La chute du Mur de Berlin va consacrer le déclin du communisme institutionnel. La lutte idéologique tourne à l’avantage du capitalisme, omniprésent en Europe et dans le monde, et le libéralisme économique connaît de belles années sous l’égide du président américain Ronald Reagan et du premier ministre britannique Margaret Thatcher. Le communisme entame un lent déclin électoral dans toute l’Europe ; socialistes et sociaux-démocrates se répartissent l’héritage politique des gauches.

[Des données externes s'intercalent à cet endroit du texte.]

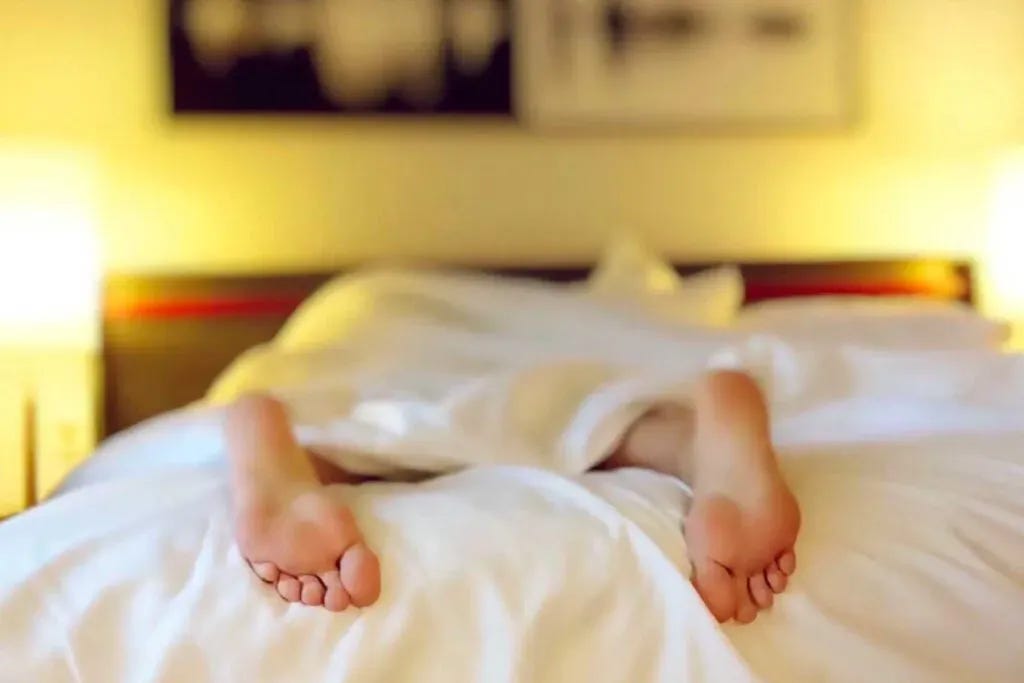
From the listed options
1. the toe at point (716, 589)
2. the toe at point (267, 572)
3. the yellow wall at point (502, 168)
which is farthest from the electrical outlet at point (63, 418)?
the toe at point (716, 589)

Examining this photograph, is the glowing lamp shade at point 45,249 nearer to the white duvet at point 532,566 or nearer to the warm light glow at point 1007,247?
the white duvet at point 532,566

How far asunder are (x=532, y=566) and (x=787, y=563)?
0.62ft

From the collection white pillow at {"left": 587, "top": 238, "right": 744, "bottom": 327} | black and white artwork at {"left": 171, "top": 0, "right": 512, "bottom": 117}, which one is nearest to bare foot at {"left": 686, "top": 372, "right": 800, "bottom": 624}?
white pillow at {"left": 587, "top": 238, "right": 744, "bottom": 327}

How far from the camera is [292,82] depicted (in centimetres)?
204

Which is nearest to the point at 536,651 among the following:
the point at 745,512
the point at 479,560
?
the point at 479,560

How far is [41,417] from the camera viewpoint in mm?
1853

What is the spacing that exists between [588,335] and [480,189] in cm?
55

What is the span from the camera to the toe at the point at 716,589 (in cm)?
82

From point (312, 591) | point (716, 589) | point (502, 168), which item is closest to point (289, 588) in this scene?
point (312, 591)

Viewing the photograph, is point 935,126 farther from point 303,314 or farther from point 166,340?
point 166,340

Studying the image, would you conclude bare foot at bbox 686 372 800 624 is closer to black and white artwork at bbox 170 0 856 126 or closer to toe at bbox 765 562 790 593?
toe at bbox 765 562 790 593

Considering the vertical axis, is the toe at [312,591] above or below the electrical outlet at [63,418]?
above

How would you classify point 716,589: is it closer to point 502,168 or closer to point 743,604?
point 743,604

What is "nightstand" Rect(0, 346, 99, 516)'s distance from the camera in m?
1.79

Une « social-démocratisation » des politiques publiques

La pensée social-démocrate s’enracine profondément dans le jeu démocratique et prospère dans nombre de régimes parlementaires, favorisant le consensus (Royaume-Uni, Allemagne, Italie, Suède). Son acceptation de l’économie de marché comme un système imparfait mais nécessaire, eu égard aux richesses qu’il est capable d’engendrer, s’accompagne d’une volonté constante d’améliorer la répartition des richesses, par nature inégale dans un tel système.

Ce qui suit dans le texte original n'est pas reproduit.